[Goal] In the text about Giani Kiriță's football career, which team did he face in his Divizia A debut?

[Selected text]
Giani Stelian Kiriţă (born 3 March 1977 in Bucharest) is a former Romanian football player.

Club career
Giani Kiriţă was born on 3 March 1977 in Bucharest, growing up in the Pantelimon neighborhood, where he started playing football at around the age of 11 at the children's club, Turistul Lebăda. He started to play football at senior level at Divizia B club Rocar București, who after half of a season loaned him to Dinamo București, where he made his Divizia A debut on 19 April 1997 in a 3–0 victory against Universitatea Cluj. In the following season after returning to play another half of year in Divizia B at Rocar, he was transferred by Dinamo, where he would win two Divizia A titles in 2000 and 2002, at the first contributing with 32 games and 3 goals scored and in the second appearing in 28 matches in which he scored two goals, also helping the club win three Cupa României in 2000, 2001 and 2003. In 2003, Kiriță went to play in the Turkish Süper Lig at Samsunspor, Gaziantepspor, Ankaragücü and Bursaspor, with the latter managing to win the 2009–10 Süper Lig, which was the first title in the club's history, being won with one point above the team from the second place, Fenerbahçe, Kiriță appearing in 8 games in which he scored one goal in a 1–0 victory against Gaziantepspor. In January 2012, he returned to play in Romania, signing with FCM Târgu Mureș, where he made his last Divizia A appearance on 21 May 2012 in a 2–1 loss against FC Brașov. Kiriță ended his career in December 2012 at Divizia B team CS Buftea, where for a while he was simultaneously the team's coach. Giani Kiriță has a total of 163 matches and 9 goals scored in Divizia A, 162 matches and 15 goals scored in Süper Lig and 15 games played, without scoring in European competitions.

[Record extracts]
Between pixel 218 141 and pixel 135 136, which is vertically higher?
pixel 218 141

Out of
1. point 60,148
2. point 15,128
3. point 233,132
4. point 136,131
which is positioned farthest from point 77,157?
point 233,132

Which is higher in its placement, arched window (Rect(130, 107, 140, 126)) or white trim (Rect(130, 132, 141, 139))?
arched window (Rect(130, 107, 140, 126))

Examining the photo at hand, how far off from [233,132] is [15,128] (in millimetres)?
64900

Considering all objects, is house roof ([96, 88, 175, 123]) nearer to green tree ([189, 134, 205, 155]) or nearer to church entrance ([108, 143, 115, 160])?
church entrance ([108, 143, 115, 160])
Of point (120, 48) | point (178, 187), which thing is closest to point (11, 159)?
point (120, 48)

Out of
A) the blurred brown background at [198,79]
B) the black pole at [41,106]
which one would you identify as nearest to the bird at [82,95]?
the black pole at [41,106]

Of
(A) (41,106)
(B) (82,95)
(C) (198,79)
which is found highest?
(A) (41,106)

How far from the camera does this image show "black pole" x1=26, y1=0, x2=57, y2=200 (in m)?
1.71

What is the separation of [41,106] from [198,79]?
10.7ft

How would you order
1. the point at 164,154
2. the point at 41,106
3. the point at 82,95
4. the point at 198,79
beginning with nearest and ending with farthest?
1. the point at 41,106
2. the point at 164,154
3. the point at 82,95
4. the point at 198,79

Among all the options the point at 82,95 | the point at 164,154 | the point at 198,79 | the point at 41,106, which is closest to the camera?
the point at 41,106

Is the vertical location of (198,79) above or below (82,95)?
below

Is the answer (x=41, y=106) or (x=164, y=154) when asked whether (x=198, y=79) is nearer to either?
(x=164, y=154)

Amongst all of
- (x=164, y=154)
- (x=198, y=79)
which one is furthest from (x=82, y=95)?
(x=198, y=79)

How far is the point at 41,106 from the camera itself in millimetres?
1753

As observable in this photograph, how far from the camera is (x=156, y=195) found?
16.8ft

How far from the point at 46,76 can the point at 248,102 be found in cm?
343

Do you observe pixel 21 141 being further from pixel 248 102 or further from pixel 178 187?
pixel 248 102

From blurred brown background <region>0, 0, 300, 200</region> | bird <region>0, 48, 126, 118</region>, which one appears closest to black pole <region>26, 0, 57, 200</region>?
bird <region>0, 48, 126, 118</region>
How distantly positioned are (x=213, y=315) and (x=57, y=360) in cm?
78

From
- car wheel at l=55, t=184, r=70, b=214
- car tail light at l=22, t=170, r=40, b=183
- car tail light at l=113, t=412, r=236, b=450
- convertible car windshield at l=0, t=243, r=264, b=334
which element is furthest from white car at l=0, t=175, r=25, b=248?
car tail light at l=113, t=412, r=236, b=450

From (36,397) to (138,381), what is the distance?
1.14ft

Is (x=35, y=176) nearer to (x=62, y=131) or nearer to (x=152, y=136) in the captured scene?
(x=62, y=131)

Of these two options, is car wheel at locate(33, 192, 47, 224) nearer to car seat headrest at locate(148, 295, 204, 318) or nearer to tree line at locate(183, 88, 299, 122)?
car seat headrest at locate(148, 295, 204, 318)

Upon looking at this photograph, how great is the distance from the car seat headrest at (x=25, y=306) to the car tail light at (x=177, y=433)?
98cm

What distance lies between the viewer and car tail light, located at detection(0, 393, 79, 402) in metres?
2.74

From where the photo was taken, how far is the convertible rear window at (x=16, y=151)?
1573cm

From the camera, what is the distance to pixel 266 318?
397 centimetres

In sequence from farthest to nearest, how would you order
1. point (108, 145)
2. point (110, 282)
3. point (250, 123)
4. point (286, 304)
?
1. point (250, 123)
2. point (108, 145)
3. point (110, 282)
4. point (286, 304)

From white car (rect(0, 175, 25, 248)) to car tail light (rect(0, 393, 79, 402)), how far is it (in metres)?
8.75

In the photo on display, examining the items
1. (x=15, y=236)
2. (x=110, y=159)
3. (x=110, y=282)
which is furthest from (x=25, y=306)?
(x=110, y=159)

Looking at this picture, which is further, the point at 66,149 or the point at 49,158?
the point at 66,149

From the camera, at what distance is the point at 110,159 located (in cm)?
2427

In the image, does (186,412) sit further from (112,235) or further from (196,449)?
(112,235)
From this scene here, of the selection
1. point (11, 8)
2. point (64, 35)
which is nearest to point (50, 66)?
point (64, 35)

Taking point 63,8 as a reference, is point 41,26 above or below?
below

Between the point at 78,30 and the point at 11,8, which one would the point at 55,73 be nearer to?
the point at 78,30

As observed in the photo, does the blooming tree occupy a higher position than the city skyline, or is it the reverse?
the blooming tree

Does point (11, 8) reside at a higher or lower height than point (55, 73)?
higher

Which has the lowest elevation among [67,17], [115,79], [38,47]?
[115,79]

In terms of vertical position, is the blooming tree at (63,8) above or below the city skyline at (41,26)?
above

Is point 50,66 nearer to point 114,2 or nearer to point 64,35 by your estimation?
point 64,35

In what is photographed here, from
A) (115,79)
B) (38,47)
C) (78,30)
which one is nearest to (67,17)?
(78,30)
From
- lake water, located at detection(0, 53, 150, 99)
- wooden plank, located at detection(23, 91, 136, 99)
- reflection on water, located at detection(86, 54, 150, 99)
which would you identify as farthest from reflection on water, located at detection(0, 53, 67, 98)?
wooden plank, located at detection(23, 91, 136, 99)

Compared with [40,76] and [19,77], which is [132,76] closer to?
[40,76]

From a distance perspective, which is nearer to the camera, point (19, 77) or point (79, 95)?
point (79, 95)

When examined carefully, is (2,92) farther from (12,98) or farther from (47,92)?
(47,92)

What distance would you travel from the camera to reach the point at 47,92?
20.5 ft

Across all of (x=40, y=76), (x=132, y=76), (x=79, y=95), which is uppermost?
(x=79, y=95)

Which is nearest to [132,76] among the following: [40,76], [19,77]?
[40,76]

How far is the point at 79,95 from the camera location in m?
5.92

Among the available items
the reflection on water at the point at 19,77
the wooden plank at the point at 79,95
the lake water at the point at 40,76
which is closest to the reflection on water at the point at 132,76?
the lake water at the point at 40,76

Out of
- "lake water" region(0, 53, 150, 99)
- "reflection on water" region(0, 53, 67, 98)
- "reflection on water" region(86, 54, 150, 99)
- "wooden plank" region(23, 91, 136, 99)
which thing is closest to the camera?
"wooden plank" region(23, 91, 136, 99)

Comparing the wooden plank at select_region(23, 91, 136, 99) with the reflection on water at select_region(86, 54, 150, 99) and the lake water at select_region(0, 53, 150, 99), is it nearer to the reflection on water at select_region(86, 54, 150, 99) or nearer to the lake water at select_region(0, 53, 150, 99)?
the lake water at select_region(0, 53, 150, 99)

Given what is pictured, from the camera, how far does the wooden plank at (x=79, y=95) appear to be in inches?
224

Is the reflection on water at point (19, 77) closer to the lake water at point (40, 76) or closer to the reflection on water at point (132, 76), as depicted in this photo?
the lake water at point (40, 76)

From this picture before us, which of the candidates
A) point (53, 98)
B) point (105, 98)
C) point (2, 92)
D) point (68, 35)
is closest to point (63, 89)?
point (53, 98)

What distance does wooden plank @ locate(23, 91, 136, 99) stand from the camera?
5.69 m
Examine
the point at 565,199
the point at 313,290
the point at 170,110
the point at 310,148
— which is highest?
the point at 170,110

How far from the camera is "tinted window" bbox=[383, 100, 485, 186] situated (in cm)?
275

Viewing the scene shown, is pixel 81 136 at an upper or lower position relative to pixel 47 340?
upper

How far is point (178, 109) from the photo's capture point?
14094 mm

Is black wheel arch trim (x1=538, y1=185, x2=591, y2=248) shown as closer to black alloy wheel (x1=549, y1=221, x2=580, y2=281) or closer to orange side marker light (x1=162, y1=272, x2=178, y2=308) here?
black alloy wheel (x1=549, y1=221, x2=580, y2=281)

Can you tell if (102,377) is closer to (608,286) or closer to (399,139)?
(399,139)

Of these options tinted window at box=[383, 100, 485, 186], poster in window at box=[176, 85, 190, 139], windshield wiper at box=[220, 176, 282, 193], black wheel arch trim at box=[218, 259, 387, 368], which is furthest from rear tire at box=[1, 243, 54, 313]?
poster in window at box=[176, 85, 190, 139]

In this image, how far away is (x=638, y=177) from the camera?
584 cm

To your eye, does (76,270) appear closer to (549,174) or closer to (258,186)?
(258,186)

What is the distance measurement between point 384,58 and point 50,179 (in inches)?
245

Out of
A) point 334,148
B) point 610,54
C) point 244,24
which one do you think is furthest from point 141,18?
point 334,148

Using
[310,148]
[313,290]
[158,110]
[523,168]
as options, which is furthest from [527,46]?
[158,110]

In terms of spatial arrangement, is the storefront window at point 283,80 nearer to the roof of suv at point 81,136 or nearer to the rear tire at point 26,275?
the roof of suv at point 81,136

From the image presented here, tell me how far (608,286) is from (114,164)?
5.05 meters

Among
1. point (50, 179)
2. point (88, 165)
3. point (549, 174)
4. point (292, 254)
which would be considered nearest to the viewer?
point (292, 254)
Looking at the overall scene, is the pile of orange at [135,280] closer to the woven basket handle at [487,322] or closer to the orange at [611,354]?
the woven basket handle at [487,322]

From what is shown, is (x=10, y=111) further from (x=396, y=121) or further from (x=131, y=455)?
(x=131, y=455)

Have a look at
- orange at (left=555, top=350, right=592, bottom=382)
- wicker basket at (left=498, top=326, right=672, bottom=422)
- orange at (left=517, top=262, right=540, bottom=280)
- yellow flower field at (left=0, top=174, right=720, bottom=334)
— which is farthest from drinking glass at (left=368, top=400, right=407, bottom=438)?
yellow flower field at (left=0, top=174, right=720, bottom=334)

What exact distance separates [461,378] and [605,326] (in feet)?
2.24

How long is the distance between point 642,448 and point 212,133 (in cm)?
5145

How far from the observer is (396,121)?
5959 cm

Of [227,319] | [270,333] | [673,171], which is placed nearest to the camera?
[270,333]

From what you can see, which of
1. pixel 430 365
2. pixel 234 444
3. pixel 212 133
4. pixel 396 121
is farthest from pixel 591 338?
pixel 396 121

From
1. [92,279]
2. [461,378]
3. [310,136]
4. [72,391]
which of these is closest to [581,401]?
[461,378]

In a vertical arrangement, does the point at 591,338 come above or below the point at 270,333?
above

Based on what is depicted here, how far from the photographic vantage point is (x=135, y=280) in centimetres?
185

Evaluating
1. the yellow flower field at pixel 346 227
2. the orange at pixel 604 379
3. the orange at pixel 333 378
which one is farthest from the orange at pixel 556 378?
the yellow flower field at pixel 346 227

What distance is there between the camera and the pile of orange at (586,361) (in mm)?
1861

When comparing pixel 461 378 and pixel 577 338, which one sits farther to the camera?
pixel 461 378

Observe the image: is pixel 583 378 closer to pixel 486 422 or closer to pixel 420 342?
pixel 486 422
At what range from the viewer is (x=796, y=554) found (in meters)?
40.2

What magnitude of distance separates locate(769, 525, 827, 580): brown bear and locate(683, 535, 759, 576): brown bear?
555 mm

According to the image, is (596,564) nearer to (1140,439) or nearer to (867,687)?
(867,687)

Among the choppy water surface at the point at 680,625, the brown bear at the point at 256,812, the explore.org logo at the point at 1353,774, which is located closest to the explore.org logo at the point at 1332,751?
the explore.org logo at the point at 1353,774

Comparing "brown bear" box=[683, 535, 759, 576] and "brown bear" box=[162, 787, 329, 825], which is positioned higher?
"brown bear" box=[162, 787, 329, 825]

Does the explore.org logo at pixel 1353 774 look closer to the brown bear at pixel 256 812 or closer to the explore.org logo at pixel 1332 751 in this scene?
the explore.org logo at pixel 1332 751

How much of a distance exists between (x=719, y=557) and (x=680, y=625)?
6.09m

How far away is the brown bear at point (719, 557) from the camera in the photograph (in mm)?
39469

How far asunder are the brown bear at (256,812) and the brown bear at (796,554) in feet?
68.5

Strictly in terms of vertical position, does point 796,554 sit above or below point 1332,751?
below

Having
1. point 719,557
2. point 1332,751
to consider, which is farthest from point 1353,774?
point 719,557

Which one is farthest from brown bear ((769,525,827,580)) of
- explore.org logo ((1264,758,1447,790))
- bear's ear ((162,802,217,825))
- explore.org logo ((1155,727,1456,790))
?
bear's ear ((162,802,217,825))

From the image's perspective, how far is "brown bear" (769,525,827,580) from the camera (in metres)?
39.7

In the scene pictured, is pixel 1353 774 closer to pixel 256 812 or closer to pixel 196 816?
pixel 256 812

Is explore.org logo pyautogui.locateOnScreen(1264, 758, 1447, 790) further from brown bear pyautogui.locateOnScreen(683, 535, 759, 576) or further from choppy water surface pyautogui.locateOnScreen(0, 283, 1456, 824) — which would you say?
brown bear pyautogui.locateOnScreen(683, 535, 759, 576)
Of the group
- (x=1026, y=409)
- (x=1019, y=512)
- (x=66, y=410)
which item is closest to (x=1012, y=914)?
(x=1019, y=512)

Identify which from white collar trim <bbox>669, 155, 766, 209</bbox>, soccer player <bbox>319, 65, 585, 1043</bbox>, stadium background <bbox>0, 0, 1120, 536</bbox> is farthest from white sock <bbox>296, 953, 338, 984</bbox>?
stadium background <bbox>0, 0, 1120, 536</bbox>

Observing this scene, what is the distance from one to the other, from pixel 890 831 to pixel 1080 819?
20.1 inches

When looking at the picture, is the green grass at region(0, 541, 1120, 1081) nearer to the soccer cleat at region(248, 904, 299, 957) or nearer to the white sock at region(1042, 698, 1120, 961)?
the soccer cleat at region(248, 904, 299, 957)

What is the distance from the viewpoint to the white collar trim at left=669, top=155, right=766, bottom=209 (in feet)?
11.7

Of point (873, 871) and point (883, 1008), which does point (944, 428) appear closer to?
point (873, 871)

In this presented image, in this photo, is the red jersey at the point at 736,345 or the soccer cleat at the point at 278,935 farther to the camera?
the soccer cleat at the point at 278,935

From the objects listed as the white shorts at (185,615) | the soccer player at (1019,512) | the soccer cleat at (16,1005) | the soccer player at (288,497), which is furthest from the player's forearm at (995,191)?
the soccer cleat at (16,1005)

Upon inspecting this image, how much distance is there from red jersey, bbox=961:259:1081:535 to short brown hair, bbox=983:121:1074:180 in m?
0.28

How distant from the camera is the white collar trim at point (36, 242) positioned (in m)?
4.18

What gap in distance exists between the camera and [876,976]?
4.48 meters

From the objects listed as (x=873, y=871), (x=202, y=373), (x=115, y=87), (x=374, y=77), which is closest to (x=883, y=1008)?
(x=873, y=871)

[Expected answer] Universitatea Cluj.